Problem to work on
Swap "camera" for "viewer" everywhere it appears in the items below, keeping everything else the same, and leave the pictures out of your answer.

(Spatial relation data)
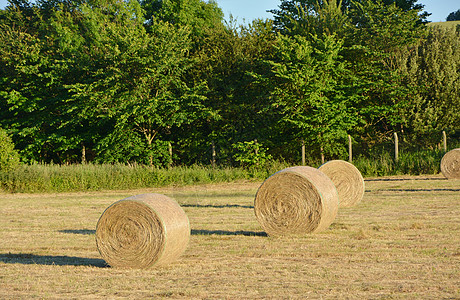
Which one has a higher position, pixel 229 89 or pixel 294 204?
pixel 229 89

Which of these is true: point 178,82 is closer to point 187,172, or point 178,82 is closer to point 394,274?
point 187,172

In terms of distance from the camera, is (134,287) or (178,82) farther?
(178,82)

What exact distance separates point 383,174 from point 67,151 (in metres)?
19.6

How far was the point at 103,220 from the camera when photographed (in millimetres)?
9289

Response to the exercise
Which one has a higher position, pixel 229 89 or pixel 294 204?
pixel 229 89

Which of these is true: point 178,82 is closer to point 187,172, or point 178,82 is closer to point 394,274?
point 187,172

In terms of distance from the viewer, is (134,287) or (178,82) farther?
(178,82)

What exact distance separates point 383,174 from point 67,151 (in metres)?
19.6

How far was the point at 103,220 from the viewer when photographed (in millimetres)?
9289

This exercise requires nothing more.